* [WHAT YOU NEED TO DO] In two sentences, summarize the forum excerpt on data structures below.

* [EXCERPT TO READ]
I wouldn't say niche. B-trees and B+ trees with doubly linked lists connecting the leaf nodes are used in every major database server for indexes. Hash tables are generally used by optimizers to handle unindexed data in queries. Doesn't make hash tables niche.

> and is already at the point where frequently linearly copying kilobytes of arrays is almost always faster than using a linked list.

That's only half the story. Sure reading arrays in sequential order is fast. What about inserting or deleting items within an array? What are the costs to having to constantly resize arrays? It is very expensive.

At the end of the day, it's about finding the right data structure for the data and your needs.


If your data/algorithm calls for a certain dynamic structure, let's say a red-black tree, replacing it with array is pointless.

Last time I looked, kobjects in Linux kernel were still dynamically linked in a bunch of ways, and tree-like data structures are widely used.

* [RAW RECORDS]
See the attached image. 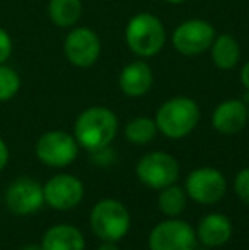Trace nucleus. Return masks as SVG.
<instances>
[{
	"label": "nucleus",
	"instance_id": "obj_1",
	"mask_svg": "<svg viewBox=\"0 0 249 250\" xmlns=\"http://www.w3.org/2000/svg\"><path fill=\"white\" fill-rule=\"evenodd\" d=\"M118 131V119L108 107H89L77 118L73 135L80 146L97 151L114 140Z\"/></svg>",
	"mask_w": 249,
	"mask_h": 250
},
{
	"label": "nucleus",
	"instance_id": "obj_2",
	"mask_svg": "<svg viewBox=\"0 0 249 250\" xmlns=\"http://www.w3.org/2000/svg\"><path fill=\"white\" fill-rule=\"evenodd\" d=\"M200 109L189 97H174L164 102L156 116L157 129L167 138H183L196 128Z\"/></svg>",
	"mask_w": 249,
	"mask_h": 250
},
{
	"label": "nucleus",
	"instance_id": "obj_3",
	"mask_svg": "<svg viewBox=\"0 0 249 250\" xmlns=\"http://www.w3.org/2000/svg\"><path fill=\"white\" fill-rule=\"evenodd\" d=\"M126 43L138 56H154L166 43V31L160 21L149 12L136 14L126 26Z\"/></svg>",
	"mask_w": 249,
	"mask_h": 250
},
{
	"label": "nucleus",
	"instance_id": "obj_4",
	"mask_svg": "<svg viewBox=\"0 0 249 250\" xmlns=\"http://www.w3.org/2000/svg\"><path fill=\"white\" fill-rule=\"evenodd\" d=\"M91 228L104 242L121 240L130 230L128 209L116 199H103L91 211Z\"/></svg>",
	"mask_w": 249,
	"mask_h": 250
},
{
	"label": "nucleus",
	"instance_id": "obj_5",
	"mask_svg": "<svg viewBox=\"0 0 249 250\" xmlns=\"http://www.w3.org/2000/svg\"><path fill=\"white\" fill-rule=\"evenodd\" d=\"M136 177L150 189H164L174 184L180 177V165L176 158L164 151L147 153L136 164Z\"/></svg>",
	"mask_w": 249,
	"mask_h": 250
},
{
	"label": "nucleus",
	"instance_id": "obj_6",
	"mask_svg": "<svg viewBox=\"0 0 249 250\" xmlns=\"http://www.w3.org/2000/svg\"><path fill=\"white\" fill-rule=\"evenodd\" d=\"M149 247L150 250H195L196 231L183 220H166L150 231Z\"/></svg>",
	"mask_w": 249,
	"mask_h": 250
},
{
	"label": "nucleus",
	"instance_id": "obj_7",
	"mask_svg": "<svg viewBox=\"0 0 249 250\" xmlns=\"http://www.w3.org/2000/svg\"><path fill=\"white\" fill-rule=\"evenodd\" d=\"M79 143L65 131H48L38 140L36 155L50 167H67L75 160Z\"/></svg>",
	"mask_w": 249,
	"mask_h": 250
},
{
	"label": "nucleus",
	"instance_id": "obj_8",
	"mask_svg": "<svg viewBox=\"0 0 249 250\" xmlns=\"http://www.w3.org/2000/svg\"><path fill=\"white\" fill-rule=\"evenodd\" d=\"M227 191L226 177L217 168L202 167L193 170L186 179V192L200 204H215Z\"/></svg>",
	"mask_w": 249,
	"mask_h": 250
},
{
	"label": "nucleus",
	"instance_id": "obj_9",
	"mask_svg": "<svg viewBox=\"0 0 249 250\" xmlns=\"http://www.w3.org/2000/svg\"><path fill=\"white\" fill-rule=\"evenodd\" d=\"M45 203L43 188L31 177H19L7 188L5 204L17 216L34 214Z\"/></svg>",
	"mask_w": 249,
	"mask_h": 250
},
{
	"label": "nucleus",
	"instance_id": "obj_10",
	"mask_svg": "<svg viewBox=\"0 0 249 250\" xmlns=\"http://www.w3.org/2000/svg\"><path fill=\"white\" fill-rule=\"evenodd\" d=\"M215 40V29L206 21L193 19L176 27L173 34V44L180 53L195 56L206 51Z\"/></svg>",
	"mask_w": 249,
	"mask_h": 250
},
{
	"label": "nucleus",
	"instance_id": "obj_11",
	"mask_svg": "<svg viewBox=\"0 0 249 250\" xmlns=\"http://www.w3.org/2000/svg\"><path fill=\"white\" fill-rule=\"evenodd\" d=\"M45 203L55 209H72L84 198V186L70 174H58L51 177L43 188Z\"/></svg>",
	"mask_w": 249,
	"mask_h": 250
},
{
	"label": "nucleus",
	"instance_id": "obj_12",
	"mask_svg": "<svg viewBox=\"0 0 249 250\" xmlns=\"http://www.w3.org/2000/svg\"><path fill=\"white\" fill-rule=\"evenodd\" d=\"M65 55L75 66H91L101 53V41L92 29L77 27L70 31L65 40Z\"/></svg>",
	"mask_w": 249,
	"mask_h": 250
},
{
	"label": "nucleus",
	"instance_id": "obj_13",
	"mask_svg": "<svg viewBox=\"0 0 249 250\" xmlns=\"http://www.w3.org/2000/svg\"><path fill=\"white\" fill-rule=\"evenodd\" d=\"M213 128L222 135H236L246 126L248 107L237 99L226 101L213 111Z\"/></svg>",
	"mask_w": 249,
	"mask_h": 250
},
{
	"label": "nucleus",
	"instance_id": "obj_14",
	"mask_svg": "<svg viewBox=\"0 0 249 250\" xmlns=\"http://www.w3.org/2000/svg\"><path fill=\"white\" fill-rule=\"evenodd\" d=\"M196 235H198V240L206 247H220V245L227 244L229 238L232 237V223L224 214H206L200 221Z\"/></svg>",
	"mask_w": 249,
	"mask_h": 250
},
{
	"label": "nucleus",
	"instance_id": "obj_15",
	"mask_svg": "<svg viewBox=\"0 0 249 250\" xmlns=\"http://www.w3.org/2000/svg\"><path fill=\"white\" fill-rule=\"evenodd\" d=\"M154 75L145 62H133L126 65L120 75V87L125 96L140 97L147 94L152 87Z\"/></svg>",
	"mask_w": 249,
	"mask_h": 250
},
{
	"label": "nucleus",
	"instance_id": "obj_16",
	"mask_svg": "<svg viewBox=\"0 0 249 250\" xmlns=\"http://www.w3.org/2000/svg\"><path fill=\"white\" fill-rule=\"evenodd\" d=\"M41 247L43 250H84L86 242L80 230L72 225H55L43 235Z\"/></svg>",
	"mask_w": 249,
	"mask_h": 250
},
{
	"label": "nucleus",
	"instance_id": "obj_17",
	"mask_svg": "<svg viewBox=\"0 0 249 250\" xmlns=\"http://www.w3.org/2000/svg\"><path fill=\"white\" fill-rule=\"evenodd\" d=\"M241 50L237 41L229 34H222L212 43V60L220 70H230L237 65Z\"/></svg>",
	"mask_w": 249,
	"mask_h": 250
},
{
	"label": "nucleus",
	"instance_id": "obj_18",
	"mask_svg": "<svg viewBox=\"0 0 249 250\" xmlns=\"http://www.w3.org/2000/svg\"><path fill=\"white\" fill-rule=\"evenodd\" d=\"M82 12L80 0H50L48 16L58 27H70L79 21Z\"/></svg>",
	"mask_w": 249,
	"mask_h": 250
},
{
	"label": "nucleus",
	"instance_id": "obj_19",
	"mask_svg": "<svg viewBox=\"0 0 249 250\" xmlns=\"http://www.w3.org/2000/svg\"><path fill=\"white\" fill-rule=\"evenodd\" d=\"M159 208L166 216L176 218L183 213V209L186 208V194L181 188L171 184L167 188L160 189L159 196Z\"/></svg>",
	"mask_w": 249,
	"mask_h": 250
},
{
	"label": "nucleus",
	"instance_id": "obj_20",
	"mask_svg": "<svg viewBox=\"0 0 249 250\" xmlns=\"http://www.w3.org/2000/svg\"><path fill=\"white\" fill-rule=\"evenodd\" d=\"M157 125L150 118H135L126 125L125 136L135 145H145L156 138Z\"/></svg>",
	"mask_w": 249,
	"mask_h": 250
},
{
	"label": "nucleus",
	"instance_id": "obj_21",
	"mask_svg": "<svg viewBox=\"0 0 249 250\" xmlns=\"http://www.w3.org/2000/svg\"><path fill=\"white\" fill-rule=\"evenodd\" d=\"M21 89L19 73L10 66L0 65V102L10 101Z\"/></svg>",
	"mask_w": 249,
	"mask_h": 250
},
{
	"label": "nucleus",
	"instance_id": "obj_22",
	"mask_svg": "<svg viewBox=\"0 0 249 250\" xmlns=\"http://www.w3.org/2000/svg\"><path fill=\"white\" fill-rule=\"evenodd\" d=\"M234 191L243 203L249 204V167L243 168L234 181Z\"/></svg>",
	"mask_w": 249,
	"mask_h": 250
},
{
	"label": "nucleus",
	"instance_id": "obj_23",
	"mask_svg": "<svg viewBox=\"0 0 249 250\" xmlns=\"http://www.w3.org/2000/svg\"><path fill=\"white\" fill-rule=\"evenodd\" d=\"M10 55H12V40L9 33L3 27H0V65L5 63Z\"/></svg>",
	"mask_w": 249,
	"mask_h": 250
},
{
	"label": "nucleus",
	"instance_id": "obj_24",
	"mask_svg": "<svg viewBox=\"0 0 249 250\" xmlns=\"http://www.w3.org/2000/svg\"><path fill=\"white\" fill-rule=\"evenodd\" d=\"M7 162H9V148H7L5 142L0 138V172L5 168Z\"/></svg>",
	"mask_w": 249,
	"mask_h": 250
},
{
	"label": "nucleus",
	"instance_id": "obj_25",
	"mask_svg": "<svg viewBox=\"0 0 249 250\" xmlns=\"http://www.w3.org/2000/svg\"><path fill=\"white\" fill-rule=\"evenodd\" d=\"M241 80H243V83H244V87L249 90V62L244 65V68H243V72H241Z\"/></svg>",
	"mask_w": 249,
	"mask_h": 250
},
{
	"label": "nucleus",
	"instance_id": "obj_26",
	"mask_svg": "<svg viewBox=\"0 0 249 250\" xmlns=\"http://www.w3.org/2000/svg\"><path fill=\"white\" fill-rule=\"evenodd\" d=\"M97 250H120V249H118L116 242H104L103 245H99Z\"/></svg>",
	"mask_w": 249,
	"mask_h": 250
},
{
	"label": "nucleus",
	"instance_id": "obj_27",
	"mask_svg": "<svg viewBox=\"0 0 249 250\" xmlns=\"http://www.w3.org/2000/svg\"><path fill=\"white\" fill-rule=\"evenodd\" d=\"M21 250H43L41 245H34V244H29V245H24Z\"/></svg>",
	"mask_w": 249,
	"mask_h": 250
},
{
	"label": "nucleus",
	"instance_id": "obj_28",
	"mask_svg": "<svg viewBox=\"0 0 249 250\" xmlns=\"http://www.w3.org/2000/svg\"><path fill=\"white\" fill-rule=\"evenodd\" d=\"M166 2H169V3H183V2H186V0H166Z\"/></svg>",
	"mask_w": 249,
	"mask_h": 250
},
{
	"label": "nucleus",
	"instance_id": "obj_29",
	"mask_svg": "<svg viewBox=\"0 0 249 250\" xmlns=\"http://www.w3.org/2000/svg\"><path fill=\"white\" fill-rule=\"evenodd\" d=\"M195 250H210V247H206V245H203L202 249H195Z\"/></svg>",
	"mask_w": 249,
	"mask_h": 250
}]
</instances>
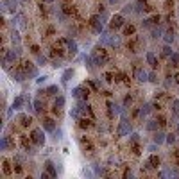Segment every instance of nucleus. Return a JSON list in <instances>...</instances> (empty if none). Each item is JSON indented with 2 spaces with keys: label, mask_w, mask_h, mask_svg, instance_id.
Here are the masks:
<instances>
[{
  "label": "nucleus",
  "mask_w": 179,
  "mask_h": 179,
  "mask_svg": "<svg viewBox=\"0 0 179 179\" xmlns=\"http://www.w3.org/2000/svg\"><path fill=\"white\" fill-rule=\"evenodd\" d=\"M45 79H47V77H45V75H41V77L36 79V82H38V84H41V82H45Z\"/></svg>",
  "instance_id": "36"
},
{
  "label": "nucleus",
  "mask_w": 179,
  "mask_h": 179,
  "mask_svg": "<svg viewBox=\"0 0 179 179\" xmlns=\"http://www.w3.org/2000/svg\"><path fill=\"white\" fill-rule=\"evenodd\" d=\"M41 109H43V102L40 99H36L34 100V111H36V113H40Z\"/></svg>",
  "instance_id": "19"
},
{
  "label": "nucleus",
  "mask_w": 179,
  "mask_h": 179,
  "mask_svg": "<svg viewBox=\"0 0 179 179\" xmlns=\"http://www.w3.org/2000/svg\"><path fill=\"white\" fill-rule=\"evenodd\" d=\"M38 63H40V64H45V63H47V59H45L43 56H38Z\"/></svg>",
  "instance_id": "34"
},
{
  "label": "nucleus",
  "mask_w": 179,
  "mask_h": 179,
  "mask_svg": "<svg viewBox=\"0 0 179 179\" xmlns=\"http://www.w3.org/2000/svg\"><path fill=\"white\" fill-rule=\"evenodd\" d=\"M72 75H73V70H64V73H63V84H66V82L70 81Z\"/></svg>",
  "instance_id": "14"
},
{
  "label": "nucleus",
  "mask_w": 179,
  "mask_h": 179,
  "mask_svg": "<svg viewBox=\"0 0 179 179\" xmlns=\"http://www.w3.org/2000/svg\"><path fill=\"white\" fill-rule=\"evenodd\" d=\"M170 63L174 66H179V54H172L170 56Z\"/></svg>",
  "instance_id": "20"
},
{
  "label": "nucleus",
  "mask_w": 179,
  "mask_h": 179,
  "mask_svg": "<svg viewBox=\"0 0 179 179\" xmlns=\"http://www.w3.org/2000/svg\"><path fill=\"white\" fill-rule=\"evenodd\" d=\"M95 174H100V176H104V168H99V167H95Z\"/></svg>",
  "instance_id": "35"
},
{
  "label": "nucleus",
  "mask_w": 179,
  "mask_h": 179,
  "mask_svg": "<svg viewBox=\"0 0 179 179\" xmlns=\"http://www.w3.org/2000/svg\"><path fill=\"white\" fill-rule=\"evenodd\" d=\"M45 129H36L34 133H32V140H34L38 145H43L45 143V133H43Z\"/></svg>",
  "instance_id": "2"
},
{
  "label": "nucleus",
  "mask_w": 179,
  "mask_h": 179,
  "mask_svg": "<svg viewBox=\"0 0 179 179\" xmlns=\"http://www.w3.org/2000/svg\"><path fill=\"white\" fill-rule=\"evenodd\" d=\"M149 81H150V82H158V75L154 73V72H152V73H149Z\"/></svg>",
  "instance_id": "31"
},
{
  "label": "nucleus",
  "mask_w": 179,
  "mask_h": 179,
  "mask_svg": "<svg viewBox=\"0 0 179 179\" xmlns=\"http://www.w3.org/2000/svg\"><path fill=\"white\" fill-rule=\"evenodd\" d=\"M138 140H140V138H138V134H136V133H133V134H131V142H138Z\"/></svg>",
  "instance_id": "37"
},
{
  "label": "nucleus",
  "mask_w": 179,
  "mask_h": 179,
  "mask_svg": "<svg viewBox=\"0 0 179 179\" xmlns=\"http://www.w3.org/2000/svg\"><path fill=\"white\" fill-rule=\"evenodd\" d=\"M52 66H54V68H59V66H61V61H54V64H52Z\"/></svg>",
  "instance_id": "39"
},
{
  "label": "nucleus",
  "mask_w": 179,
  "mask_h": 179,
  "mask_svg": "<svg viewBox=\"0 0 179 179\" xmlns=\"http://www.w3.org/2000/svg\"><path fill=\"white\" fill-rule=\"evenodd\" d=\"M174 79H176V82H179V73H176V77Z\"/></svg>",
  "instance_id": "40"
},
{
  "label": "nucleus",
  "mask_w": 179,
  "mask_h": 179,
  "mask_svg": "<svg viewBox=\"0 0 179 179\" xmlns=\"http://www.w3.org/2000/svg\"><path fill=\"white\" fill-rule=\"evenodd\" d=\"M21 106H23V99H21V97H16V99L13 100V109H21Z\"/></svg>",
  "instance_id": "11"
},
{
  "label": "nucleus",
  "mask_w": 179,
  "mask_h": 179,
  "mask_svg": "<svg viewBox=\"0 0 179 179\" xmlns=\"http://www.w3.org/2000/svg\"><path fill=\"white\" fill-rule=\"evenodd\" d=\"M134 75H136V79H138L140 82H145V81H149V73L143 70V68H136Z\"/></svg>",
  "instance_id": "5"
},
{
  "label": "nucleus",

* [EXERCISE SOLUTION] The writer rejects the label "niche," noting that every major database server uses B-trees and B+ trees with doubly linked leaf nodes for indexes, and that Linux kernel kobjects are still dynamically linked and tree-like structures widely used. Reading arrays in sequential order is fast, but inserting, deleting, and constantly resizing within them is very expensive, so the right data structure depends on the data and one's needs.